Polo Cup
15.07.2026
Hitzeschlacht in Zolder fordert piro sports alles ab
Zunächst deutete bei Cedric Piro vieles auf ein erfolgreiches Wochenende hin. Im freien Training fuhr er auf den dritten Platz, bevor er das erste Qualifying als Vierter beendete. Damit gehörte Piro auch in Zolder zu den schnellsten Fahrern im 20 Fahrzeuge starken Feld.
Das erste Rennen war für ihn jedoch bereits in der ersten Kurve beendet. Ein Kontrahent fuhr ins Heck des Polos. Dabei drehte sich Piro und musste sein stark beschädigtes Fahrzeug im Aus abstellen. Durch den eng getakteten Zeitplan blieb der Mannschaft anschließend nur wenig Zeit für die Reparatur. Das Team setzte alles daran, den Polo rechtzeitig für das zweite Qualifying wieder fahrbereit zu machen. Eine vollständige Vermessung war in der kurzen Zeit nicht möglich.
Trotz der schwierigen Ausgangslage qualifizierte sich Piro für den zweiten Lauf auf Rang neun. Nach einem nicht optimalen Start arbeitete er sich im Rennen wieder nach vorne und überquerte die Ziellinie auf Platz sieben.
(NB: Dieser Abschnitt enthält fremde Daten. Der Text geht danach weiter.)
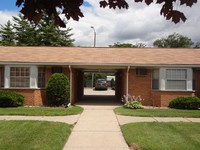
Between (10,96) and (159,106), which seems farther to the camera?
(159,106)

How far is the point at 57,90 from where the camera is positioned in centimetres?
1838

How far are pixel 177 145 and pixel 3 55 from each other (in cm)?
1536

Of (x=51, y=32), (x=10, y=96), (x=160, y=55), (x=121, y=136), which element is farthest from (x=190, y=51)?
(x=51, y=32)

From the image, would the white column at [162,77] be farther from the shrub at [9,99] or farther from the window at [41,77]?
the shrub at [9,99]

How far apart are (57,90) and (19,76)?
9.17 ft

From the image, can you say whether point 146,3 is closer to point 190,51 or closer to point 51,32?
Answer: point 190,51

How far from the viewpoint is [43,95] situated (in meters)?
19.5

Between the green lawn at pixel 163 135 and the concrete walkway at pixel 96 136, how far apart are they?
1.15 ft

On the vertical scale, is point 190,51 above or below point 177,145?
above

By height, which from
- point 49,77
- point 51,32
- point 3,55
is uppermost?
point 51,32

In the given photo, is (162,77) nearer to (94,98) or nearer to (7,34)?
(94,98)

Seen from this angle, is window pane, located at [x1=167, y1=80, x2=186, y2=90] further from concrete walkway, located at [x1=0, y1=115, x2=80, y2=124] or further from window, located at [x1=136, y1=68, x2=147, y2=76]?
concrete walkway, located at [x1=0, y1=115, x2=80, y2=124]

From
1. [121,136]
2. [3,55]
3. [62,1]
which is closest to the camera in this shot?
[62,1]

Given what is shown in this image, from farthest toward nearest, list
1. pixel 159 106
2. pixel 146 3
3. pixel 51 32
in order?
pixel 51 32 → pixel 159 106 → pixel 146 3
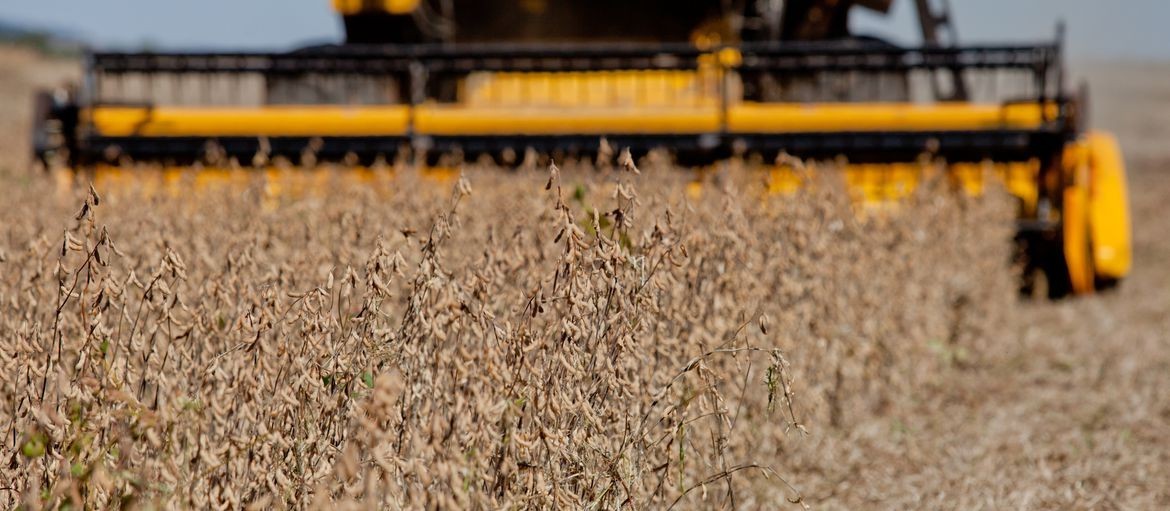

Damit betrieb er wichtige Schadensbegrenzung und sammelte weitere Meisterschaftspunkte.
Im dritten Qualifying folgte Startplatz acht. Der abschließende Lauf stand jedoch erneut unter keinem guten Stern. Bei der extremen Hitze fehlte es dem Polo an Motorleistung, zusätzlich traten Probleme mit dem Getriebe auf. Piro musste das Rennen vorzeitig beenden und blieb damit erneut ohne die erhoffte Ausbeute.
Für Sophie Hofmann war der Auftritt in Zolder eine Premiere. Die piro-sports-Pilotin kannte die anspruchsvolle Strecke zuvor nicht und nutzte jede Session, um weitere Erfahrung zu sammeln. Nach einem schwierigen Beginn steigerte sie ihre Pace kontinuierlich und fand sich immer besser auf dem Circuit Zolder zurecht.
Besonders in den Rennen zeigte sich die positive Entwicklung. Im zweiten Lauf erreichte Hofmann den zehnten Gesamtrang und war damit die beste weibliche Starterin. Auch im dritten Rennen entschied sie die Ladies Trophy für sich. Damit belohnte sie sich für die Fortschritte über das gesamte Wochenende.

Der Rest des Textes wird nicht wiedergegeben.